The dark-skinned young woman rolled her eyes and launched into a bizarre and extraordinary account, rapid-fire as beans tumbling from a bamboo tube. She said: the widow in Shiyou Village surnamed Feng had scraped and struggled to raise her son — affectionately called Little Donkey — and had just about seen him accepted into a university in Beijing, which was the first in the entire village, truly a golden phoenix flying out of the nest! But who could have known that Little Donkey, home for winter break, had inexplicably gone missing a few days prior — searched everywhere, police reported, and nothing had come of it. The strange part was that not many days after, every night Widow Feng dreamed of her son sitting on the Shiyou Bridge weeping, saying the river was freezing cold and he wanted to come home. Seven nights in a row, the same dream. When the frantic Widow Feng told the village head what was happening, everyone put their heads together and decided to find a person of exceptional abilities to come and have a look.

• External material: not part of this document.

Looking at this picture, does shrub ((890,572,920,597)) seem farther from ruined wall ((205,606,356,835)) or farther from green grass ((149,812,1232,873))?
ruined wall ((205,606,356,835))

The dark-skinned young woman had a loose tongue and no brakes, growing more animated as she went: “I always said there’d be trouble for Widow Feng’s family! She was told to make offerings to Shiyou Granny, but she said that money needed to go toward her son’s tuition fees. Now she’s angered Granny, hasn’t she, and Granny’s taken Little Donkey! Now she believes, doesn’t she! She was counting on her son to take her to the city for a better life someday…”

“Mind what you say!” Old Song’s wife cut her off. “Yu Qing and I have been close since childhood, closer than real sisters. Her son is the same as my son. After this, if anyone brings her up to mock her, I’ll be the first to come after them! Don’t embarrass us in front of our guest!”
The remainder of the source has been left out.